## STATED PROBLEM
Rewrite the records from the line containing "Between these two, point" through the line containing "pixel 57 90 <", both included, as a Markdown table with the columns Row and Line. Number each non-blank line in Row and omit blank lines.

## THE RECORDS
──────────

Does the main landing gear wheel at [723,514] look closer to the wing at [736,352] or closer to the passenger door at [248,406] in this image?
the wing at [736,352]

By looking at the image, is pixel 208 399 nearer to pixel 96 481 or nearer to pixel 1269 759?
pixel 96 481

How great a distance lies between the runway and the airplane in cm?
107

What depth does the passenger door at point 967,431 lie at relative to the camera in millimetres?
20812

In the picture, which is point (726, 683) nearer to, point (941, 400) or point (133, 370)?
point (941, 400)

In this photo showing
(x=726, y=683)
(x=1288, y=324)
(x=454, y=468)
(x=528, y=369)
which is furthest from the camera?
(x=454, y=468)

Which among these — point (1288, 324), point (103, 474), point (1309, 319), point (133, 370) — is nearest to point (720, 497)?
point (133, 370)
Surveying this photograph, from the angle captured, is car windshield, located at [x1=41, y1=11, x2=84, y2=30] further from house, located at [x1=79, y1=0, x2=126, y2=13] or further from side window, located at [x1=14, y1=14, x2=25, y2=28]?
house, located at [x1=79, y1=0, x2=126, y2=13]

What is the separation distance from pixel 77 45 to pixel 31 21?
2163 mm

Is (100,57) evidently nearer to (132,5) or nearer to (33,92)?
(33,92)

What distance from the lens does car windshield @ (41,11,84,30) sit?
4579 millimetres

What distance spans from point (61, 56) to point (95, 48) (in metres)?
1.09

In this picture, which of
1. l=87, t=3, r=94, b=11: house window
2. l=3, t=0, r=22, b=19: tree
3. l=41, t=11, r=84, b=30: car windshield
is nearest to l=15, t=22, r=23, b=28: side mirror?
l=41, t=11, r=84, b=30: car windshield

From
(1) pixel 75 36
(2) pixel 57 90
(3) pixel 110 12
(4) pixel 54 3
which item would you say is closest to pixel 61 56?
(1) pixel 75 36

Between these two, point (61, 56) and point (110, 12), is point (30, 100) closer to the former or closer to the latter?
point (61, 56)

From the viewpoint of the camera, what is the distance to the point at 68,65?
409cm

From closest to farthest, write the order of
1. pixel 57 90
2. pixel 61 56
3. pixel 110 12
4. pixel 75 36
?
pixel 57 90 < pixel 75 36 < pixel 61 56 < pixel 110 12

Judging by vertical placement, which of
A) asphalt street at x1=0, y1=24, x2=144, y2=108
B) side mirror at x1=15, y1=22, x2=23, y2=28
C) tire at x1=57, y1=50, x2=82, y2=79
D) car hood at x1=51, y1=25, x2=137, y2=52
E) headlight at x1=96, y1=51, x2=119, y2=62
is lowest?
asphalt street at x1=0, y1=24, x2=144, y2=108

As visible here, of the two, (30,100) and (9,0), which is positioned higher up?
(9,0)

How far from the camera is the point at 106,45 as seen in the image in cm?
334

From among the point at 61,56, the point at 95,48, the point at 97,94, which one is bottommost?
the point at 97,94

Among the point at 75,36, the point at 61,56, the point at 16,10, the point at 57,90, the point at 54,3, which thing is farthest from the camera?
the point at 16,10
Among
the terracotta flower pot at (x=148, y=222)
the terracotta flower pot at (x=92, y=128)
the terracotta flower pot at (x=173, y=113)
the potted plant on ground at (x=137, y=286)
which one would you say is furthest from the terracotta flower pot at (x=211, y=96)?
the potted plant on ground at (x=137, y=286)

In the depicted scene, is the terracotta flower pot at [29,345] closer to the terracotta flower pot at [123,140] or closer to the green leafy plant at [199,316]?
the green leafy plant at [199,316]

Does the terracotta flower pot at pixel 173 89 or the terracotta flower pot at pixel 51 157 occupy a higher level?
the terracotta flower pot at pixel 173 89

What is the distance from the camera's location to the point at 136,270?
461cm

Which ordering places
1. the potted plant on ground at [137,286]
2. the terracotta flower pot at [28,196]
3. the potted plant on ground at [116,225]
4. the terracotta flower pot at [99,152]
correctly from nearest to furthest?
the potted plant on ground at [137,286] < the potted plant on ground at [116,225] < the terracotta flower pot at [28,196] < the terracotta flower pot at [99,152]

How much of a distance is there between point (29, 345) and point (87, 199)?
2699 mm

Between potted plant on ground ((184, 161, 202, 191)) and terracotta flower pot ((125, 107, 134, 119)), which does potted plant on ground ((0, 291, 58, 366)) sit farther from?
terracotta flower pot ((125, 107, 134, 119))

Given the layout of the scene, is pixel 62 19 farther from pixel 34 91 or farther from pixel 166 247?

──────────

## CORRECT ANSWER
| Row | Line |
|---|---|
| 1 | Between these two, point (61, 56) and point (110, 12), is point (30, 100) closer to the former or closer to the latter? |
| 2 | point (61, 56) |
| 3 | From the viewpoint of the camera, what is the distance to the point at 68,65? |
| 4 | 409cm |
| 5 | From closest to farthest, write the order of |
| 6 | 1. pixel 57 90 |
| 7 | 2. pixel 61 56 |
| 8 | 3. pixel 110 12 |
| 9 | 4. pixel 75 36 |
| 10 | ? |
| 11 | pixel 57 90 < pixel 75 36 < pixel 61 56 < pixel 110 12 |